João Rui de Sousa: uma poética da luz

Azul é um qualquer rosto iluminado!

João Rui de Sousa, in Palavra Azul e Quando, Átrio, 1991, p. 24

Desde o seu primeiro livro, Circulação, 1960, até Obstinação do Corpo, 1996, o foco de irradiação poética pela palavra, em João Rui de Sousa, é o Amor, não o simples sentimento circunstancial que acontece na conjunção de duas vontades, mas a disponibilidade ôntica para beijar tudo o que se toca, tudo o que se pressente, tudo o que se intui, tudo o que se sonha, e que correspondem às mais legitimas aspirações humanas. Amor como identidade humana, como ponte entre imanência e transcendência, como relação entre o Eu e a Criação, como deleite de um todo que se revela na pequenez de uma existência, que se ilumina, iluminando o que a cerca, as coisas e os seres que são o corpo do Universo.

De título em título, assiste-se a uma diáspora do Amor, em sua enunciação, descritiva e narrativa, oponente a todos os contrários.

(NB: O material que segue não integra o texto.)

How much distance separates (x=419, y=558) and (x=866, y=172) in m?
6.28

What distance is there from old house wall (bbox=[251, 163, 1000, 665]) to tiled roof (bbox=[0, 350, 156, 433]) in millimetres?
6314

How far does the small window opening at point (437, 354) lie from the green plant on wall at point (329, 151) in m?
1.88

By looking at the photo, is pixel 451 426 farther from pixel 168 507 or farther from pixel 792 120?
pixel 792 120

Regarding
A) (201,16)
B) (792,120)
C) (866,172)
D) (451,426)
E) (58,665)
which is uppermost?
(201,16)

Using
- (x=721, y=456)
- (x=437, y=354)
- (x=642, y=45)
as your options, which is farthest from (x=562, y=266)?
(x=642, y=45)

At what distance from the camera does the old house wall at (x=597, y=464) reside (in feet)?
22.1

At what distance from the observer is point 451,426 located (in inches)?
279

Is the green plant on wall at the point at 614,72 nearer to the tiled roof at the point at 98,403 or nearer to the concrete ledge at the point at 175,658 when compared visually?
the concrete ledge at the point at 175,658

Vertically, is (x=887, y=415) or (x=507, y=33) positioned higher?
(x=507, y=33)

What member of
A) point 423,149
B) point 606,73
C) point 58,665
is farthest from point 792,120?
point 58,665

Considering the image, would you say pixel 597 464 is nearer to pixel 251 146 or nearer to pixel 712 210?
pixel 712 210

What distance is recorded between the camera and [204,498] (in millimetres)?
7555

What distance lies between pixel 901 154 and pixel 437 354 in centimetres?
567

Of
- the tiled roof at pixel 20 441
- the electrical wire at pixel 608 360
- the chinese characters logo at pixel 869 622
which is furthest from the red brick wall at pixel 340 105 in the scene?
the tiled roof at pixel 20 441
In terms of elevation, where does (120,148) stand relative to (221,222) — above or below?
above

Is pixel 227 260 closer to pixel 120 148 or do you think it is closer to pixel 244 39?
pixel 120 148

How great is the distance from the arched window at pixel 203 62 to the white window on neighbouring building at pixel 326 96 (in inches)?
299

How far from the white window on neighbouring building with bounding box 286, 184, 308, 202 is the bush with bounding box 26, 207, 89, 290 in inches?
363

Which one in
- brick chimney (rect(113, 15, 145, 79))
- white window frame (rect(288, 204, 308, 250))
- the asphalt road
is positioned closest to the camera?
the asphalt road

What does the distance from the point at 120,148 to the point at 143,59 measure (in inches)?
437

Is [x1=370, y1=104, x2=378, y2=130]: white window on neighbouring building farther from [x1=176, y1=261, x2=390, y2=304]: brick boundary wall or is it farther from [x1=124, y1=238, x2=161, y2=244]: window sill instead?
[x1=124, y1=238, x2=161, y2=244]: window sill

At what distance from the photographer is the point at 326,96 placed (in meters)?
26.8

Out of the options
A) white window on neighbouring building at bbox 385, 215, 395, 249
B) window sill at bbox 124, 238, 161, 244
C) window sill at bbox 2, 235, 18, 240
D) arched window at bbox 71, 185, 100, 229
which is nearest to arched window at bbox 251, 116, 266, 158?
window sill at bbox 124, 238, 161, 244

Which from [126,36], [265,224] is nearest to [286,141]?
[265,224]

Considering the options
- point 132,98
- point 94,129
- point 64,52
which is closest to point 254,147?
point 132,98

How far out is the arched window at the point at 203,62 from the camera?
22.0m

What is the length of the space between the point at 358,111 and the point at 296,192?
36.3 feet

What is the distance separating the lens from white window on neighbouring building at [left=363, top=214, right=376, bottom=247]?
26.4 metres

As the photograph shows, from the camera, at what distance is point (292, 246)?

Em Palavra Azul e Quando; todos os títulos se reúnem numa só voz poética. Poesia de síntese, sumo extraído pela máquina dos anos, onde os contornos semânticos se esbatem num todo uno, inefável, ôntico, onírico, social e existencial, e onde a expressão, também ela, noa é dada na leveza dos recursos que resulta de longa cinzelagem. Azul é a grande metáfora onde tudo está, a presença e a ausência, com todas as suas proliferações paradigmáticas e sintagmáticas, onde o prazer e a dor emergem lado a lado, escoltados pela esperança, por uma utopia de origem luminosa, onde o novo homem se quer e se proclama, como mensagem que decorre do sentido da Criação, sem limites térreos, aberta a todas as aspirações.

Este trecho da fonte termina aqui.